St. Anna CCRI epigenetics researcher Peter Peneder wins ÖGMBT-award!

(Vienna, 20.09.2022) Well done! First place at the Life Science Research Awards Austria 2022 in the category Excellence and Societal Impact – Peter Peneder from Dr. Eleni Tomazou´s tumor epigenetics research group at St. Anna CCRI convinced the jury of the Austrian Society for Molecular Biosciences and Biotechnology (ÖGMBT) with his outstanding publication “Multimodal analysis of cell-free DNA whole-genome sequencing for pediatric cancers with low mutational burden”. Congratulations! 

“In the award-winning study, published in Nature Communications, we exploited the characteristic epigenetic signatures of childhood tumors to detect, classify and monitor the disease. Our new approach could be used as a prognostic marker, monitoring which patients respond to therapy. This could improve personalized diagnostics and potentially future therapies for childhood tumors such as Ewing’s sarcoma”, Peneder explains. 

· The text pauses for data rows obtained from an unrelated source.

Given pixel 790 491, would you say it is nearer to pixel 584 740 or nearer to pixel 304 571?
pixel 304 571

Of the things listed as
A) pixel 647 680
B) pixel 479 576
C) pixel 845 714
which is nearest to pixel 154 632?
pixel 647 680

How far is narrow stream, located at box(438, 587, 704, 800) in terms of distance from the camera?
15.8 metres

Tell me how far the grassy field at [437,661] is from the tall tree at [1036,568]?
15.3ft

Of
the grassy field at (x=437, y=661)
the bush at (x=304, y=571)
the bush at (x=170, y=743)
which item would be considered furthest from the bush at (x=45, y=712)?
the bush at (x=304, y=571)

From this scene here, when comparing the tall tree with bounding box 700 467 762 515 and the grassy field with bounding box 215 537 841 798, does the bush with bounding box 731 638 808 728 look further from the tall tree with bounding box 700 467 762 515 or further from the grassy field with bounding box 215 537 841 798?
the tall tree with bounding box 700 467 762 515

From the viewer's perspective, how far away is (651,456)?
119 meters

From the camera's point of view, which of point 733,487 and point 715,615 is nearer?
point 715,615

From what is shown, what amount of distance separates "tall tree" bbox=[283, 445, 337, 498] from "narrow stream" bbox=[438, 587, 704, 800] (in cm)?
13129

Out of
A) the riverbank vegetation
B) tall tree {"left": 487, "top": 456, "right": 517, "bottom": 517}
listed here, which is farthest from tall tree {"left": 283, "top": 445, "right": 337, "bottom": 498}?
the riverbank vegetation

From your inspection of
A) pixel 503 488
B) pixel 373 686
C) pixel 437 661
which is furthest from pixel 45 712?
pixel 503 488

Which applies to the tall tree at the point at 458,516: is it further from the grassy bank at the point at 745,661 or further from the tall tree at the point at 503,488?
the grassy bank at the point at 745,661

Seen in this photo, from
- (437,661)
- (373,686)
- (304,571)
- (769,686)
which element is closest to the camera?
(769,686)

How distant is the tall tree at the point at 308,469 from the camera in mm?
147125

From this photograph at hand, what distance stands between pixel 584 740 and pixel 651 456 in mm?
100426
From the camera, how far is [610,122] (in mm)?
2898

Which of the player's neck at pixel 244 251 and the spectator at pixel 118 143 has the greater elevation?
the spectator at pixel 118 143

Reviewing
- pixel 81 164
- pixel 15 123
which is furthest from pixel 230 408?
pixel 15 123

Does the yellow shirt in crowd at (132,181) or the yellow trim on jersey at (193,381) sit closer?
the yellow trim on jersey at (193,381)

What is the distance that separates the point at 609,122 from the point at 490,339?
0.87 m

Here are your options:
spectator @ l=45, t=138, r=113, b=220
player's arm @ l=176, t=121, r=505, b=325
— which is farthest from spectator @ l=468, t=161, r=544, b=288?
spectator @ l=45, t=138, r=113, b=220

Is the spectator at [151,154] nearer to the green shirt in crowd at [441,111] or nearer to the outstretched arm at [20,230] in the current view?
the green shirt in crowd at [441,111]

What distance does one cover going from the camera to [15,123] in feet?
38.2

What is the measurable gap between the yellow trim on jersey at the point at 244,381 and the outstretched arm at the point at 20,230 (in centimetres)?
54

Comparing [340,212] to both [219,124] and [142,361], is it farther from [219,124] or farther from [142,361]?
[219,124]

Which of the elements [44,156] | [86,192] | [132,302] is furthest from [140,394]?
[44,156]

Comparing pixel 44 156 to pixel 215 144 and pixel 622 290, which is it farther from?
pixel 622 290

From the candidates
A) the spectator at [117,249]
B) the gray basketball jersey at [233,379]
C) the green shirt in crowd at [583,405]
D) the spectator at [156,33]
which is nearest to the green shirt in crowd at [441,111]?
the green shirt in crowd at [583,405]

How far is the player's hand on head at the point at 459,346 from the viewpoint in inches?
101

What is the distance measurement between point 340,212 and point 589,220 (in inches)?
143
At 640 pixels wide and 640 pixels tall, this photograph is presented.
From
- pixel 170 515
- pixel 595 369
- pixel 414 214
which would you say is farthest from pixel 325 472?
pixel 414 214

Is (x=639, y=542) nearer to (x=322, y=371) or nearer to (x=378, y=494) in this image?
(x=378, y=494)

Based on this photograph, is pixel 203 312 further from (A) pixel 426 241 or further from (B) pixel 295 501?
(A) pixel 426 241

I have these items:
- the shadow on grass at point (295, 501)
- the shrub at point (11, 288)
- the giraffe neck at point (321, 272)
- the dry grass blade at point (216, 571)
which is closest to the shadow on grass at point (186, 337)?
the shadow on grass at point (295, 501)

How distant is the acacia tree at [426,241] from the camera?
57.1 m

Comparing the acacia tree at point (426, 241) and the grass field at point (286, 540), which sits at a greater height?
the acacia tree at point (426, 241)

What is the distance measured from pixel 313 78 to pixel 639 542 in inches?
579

He adds, “I feel very honored that our study has won! I think it’s a really exciting project that shows the value of combining new biological insights with suitable computational methods, and it’s great to see that others share this excitement!”

The official award ceremony took place during the 14th Annual Meeting of the ÖGMBT on Monday, September 19. The award is supported by the Austrian Federal Ministry for Digital and Economic Affairs.

 ©ÖGMBT 2022 / f.l. Ulrike Unterer, Peter Peneder, Lukas A. Huber

Go to publication: https://doi.org/10.1038/s41467-021-23445-w

About Peter Peneder:

Peter Peneder did his bachelor’s in microbiology and genetics at the University of Vienna, before switching to bioinformatics for his master’s. After an exchange semester at the University of Amsterdam, where he worked on finding novel B- and T-cell receptor alleles, he joined the Tomazou lab at the St. Anna Children’s Cancer Research Institute, initially for his master thesis. Now a PhD student, Peter is developing and applying bioinformatic methods and machine learning approaches to learn more about how pediatric cancers arise and how to use liquid biopsies to improve their identification, detection, and monitoring. Peter is especially interested in fragmentomics, machine learning, and computational methods for single-cell data analysis. Now, he has just returned from a half-year long research visit at the Marioni lab at the European Bioinformatics Institute and the Cancer Research UK Cambridge Institute.